Dempsey, whose field experience in the early stages of his 34-year Army career was largely in Europe, has been deputy commander at Central Command since August 2007. He will serve as the acting commander until Bush chooses a permanent replacement and gets that person confirmed by the Senate.
Dempsey takes charge at a particularly sensitive time, not only because of heightened concern about relations with Iran and the uncertain outlook for the wars in Iraq and Afghanistan, but also because of the approaching November elections and the prospect of policy shifts by a new U.S. president.
"The tasks before us remain clear. We are a command at war," Dempsey said. "We are a command on the leading edge of change."
Fallon offered high praise for Dempsey, saying: "I can think of no one better qualified, more ready" to take charge of Central Command.
Defense Secretary Robert Gates noted the unusual circumstances facing Dempsey, who recently was nominated for promotion to four-star rank, but in a different job — as commander of U.S. Army Europe. It is not clear whether Dempsey eventually will get that assignment or stay at Central Command. For now, Dempsey will remain at three-star rank, meaning he will be outranked by one of the commanders nominally in his charge: Army Gen. David Petraeus in Baghdad.
"Though this is an unexpected assignment for Lieutenant General Dempsey, I am confident that he is prepared to lead CentCom for as long as necessary," Gates said.
In remarks thanking Fallon for his service, Gates made no mention of Iran but praised Fallon as skilled and energetic, and said his work has shown tangible results in Iraq and Afghanistan. Fallon, who flew combat missions in Vietnam under the call sign "Fox," is retiring in May with the unusual distinction of having held four four-star positions, including chief of U.S. Pacific Command.
"When I recommended Admiral Fallon for this position, I told the president that the nation would benefit from one of the military's most experienced officers and one of its best strategic minds in one of the world's most complex regions," Gates said at the sun-splashed ceremony with an enormous American flag and a glistening Tampa Bay at his back.
"I had to work really hard to persuade "Fox" to take this job. ... (He) even worried that he was too old to start fresh a new command. Since I'm older than he is, that didn't cut much ice. But Admiral Fallon tackled this role with unparalleled energy, insights, ideas and diplomatic skills."
Gates is 64; Fallon, 63.
Adm. Michael Mullen, the chairman of the Joint Chiefs of Staff, called Fallon "a war fighter's war fighter" and a "tough act to follow."

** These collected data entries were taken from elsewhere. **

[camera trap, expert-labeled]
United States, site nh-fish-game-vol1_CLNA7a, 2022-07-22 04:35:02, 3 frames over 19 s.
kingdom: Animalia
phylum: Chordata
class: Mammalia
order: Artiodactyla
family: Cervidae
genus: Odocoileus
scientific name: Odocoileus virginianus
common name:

Fallon was the first Navy officer to head Central Command since it was created in 1983. It typically has been commanded by an Army general — John Abizaid prior to Fallon, and Tommy Franks before Abizaid, although Marine generals also have held the post.
One of Fallon's final acts was to advise Bush and Gates on how to proceed in Iraq after July, when the last of the troop reinforcements that Bush ordered in 2007 are to have returned home. At points during his 13 months in charge at Central Command, Fallon was perceived as being at odds with Petraeus over how soon to end the troop surge.
Fallon made no reference to why he was leaving. He thanked and praised Bush, Gates and singled out Petraeus, calling him a "brilliant officer."
"He's the principal instrument of success" in Iraq, Fallon said.
The retiring Centcom chief devoted much of his farewell speech, however, to recalling the individual soldiers, Marines, sailors and airmen he met on the front lines of combat in Iraq and Afghanistan, saying they are the real reason for the U.S. military's strength.
Bush is not expected to nominate a successor to Fallon until after Petraeus reports to Congress April 8-9 on his assessment of conditions in Iraq and his recommendations for how to proceed.
It is possible that Dempsey could get the job, but there are several other candidates, including Petraeus.
Dempsey knows Iraq well but has not served in Afghanistan. He earned high marks as commander of the 1st Armored Division in Iraq in 2003-2004. For nearly two years prior to taking the Central Command job he served in Baghdad as head of the command that is training and equipping Iraqi security forces.
In addition to his years in Iraq, Dempsey headed a U.S. program in Saudi Arabia to modernize the kingdom's National Guard, which is an elite force designed to protect the royal family, from September 2001 to June 2003.
Dempsey graduated from the U.S. Military Academy at West Point and attended the National War College in 1995-1996.